Unless you have been under a rock for the last month, one of the revolving themes in culture this year are predictions regarding 2012 being end of life as we know it. Various television channels, movies, blog posts, and even respectable news outlets are giving attention to the phenomenon.
As pastors, those who teach the word of God and lead faith communities, we need to be in engaged in conversation within the wider arena. If the end truly belongs to anyone, it belongs to the church of Jesus Christ. The core truth of Christianity thrusts itself towards the idea of a singular event, called the eschaton, in which the good and righteous will prevail and God recreates this earth. This truth stands as the anchoring hope of the Church, and no book deals with this truth more expansively than the book of Revelation.
Strangely, we treat Revelation as a fringe text of Scripture at best. It is highly unlikely that Revelation makes regular appearances in most churches, but Revelation is a book that should be owned and proclaimed by the local church. The Church needs Revelation. Moreover, the world needs Revelation as expressed by the Church. But as the Church we need to understand Revelation amidst the years of neglect and misuse.
But how are we to reclaim Revelation in the church?
As teachers and worship leaders, we must understand it just as we would the prophets, psalms, gospels or epistles. It is Holy Scripture, written to draw us closer to God by giving us an example of the story of salvation. Revelation was meant to jar folks in the first century and it continues in its apocalyptic task today. It writes a different story, a story we tell and embody each week when we worship. Every week, and especially in a time where “the end” is being mentioned across the globe, we need to take this story telling seriously.
Here are two entry points we can utilize to better tell this story using Revelation:
1. Reclaiming Revelation requires we realize it was written to specific people.
Revelation was not written in a vacuum; it was written with a specific audience in mind. We need to understand the specific context of the text, its images and narratives, when we teach it in the church. We also have to remember it carries a timeless message within its pages. Like the rest of scripture, it influences those original “hear-ers”, those who have existed in our past, the folks hearing it now and the communities that will hear it in the future. Revelation must be interpreted not for a specific generation, but for the Church in this world and the next.
2. Reclaiming Revelation requires we read it primarily as a text about worship.
Revelation is about how the people of God devote themselves fully to the slain lamb. Revelation can’t be quickly introduced into our worship. Suddenly filling our services with these images would frighten the average churchgoer; that is why we must tell this story slowly and steadily in our services. The power of extended seasons of song, scripture, prayers and word build the new world of Christ around us, slowly.

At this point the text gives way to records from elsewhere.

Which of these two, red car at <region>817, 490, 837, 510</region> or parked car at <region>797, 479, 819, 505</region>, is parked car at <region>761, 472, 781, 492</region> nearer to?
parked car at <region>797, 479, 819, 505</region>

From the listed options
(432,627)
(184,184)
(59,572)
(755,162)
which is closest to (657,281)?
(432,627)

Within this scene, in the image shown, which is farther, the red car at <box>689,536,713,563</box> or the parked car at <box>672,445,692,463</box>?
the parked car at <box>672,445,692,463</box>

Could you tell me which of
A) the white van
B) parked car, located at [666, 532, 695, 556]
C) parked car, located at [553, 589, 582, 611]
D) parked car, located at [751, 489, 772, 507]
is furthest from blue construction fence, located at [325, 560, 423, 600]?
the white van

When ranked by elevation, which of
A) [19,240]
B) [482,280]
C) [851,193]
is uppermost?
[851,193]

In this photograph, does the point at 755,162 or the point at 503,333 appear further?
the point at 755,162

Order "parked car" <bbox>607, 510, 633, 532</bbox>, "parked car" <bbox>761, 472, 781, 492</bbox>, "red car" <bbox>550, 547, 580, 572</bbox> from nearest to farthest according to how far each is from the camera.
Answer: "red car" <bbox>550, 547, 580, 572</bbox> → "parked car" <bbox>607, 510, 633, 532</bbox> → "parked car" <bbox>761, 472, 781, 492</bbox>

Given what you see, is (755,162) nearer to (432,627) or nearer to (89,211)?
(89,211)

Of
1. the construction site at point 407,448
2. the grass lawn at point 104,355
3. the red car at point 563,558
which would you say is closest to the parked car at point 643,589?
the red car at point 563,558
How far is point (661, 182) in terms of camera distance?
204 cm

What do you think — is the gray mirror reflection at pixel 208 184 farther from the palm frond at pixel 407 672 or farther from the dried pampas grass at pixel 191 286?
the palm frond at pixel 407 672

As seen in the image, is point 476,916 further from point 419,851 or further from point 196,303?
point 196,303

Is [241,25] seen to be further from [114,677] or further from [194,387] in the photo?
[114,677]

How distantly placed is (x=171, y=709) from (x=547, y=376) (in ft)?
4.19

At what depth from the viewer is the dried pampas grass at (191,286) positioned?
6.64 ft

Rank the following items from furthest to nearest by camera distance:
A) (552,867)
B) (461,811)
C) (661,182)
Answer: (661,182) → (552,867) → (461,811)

There are plenty of great resources out there to aid you in this journey. One of my favorite, and it is absolutely free, are Robert Mulholland’s lectures on Revelation, NT 666. You can find it for free in the Seedbed section of iTunes University.
As leaders, we must confront the false “end of the world” stories in the Church that lead to fear and death. The story of the new creation has been lost in the shuffle of doomsday tales, and we have forgotten that the Church has always owned it. We must reclaim Revelation in the church, telling and enacting the picture of the new creation that will be ushered in at the advent of Christ. Let us take the book back!